Thanks for clearing that up for me, Mike. I had heard that the even lower sulfur was coming out, but wondered when. I think the prices STINK!! Diesel has historically been much cheaper than unleaded, and NOW, WHEW! It's higher than super unleaded. It's just ridiculous. Refineries should NOT charge the customer extra everytime they experience problems with leaks in oil lines, and decide to come out with new products. That's called maintenance and progress. Everyday businesses are not allowed to jack up prices when they undergo maintenance/repairs, so why should they?
Darlene


----------



## rman45 (Jun 30, 2006)

sgalady,
New Cummings with accessories for under $40k? That's awesome! 
I read in the 07 Diesel manual that in the US, the Ultra Low Sulfur Fuel (15ppm) is labelled "Diesel 2", which is readily available here in the NW. Most people do not know anything about this Diesel 2. I called a dealership, talked to gas attendants and mechanics, and got blank stares most of the time. All I was lookng for was someone with some experience. I have seen however, those small stickers near the pump handle of normal diesel that prohibits the use of 500ppm fuel in 2007 and later models. A good warning for those who are paying attention. 15ppm fuel is labeled differently in Canada though I don't remember off hand what they call it.

Randy


----------



## Scott and Jamie (Aug 27, 2006)

rman45 said:


> sgalady,
> New Cummings with accessories for under $40k? That's awesome!
> I read in the 97 Diesel manual that in the US, the Ultra Low Sulfur Fuel (15ppm) is labelled "Diesel 2", which is readily available here in the NW. Most people do not know anything about this Diesel 2. I called a dealership, talked to gas attendants and mechanics, and got blank stares most of the time. All I was lookng for was someone with some experience. I have seen however, those small stickers near the pump handle of normal diesel that prohibits the use of 500ppm fuel in 2007 and later models. A good warning for those who are paying attention. 15ppm fuel is labeled differently in Canada though I don't remember off hand what they call it.
> 
> Randy


Are you sure about the #2 being 15ppm?? #2 diesel has been around for years and all of our gas stations have that warning sticker stuck on the #2 pumps for the last six months. I would think if this is the safe fuel for the 2007 models It wouldn't say that "Fedral Law prohibits the use of of it in 2007 and newer models". There might be a different #2 diesel but I would think they would come up with a new name.


----------



## Scott and Jamie (Aug 27, 2006)

Just did some research on the web and The pump must be labled "# 2 ultra low sulfur 15 ppm max" to be the clean diesel. #2 "low sulfur is 500 ppm max" I know all of the pumps around here are low sulfur.


----------



## Sluggo54 (Jun 15, 2005)

>>Everyday businesses are not allowed to jack up prices when they undergo maintenance/repairs, so why should they?
>>Darlene

Say what?









Slug


----------



## rman45 (Jun 30, 2006)

Scott and Jamie said:


> Just did some research on the web and The pump must be labled "# 2 ultra low sulfur 15 ppm max" to be the clean diesel. #2 "low sulfur is 500 ppm max" I know all of the pumps around here are low sulfur.


Scott and Jamie,
Thanks for clearing that up. I have seen the ultra low sulfur sticker as well. It has been a little confusing, and I wish there were more informed poeple both selling these vehicles and the fuel.
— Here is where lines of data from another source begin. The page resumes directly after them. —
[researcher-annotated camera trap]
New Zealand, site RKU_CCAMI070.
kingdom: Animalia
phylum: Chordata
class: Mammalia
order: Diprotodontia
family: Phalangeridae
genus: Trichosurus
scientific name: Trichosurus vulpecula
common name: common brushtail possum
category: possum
I visited a local shell station this evening and spoke with an attendant about the #2 diesel. He said they only have the Ultra low sulfur, as both new and previous model diesels can run it. However, I asked him about the 500ppm sticker on the far side of the pump, and he said it was added before they switched to the 15ppm. Still a little misleading. It'll be nice when this is standard everywhere.

Randy


----------



## hatcityhosehauler (Feb 13, 2004)

NJMikeC said:


> Darlene,
> 
> Low sulfer diesel (500PPM) is what we have now. In October we will have ultra low sulfer (15PPM). The '07's and above have to run ULSD and the '06 and below can run either. There is no worry other then the artifically high prices we are currently seeing due to the switch over.
> 
> Mike


Darlene, it's as Mike said. Compare it to when we had to start using unleaded back in the mid 70's. They charged more for the unleaded, and you had to use it in cars newer then 1976 (if I remember correctly). Now it's the only fuel you see. The Low sulfur/Ultra Low Sulfur switch over is about the same.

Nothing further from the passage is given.